Coluna de Alexandre Garcia, no Jornal do Commercio
Ronaldo e Isabella
Publicado em 13.05.2008
Agora o Ronaldo confessa, no Fantástico, que realmente contratou os três travestis, pensando que fossem prostitutas. Ronaldo apelou para a regra três, enquanto a namorada ficava em casa, no banco de reserva. Dizem os moralistas que é humilhante a profissão de prostituta, porque elas alugam o corpo. Pois eu digo que mais humilhante é o homem ter que pagar por – digamos – amor.

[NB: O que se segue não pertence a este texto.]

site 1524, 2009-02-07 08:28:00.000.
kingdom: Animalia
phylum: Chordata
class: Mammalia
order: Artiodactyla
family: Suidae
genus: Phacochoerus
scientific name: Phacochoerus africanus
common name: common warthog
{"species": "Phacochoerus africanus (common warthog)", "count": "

É a confissão da incompetência daquilo que o homem tem de mais masculino, que é sua capacidade de conquista da parceira. No motel, enquanto uma saía para buscar algo, com os documentos do carro de Ronaldo – será que ia comprar um Big Mac? –, o nosso artilheiro da Copa levava mais de duas horas para descobrir – ora bolas! – que as prostitutas eram prostitutos. E isso que ele, Ronaldo, e o delegado, afirmam que estava lúcido e sóbrio... Realmente, um fenômeno.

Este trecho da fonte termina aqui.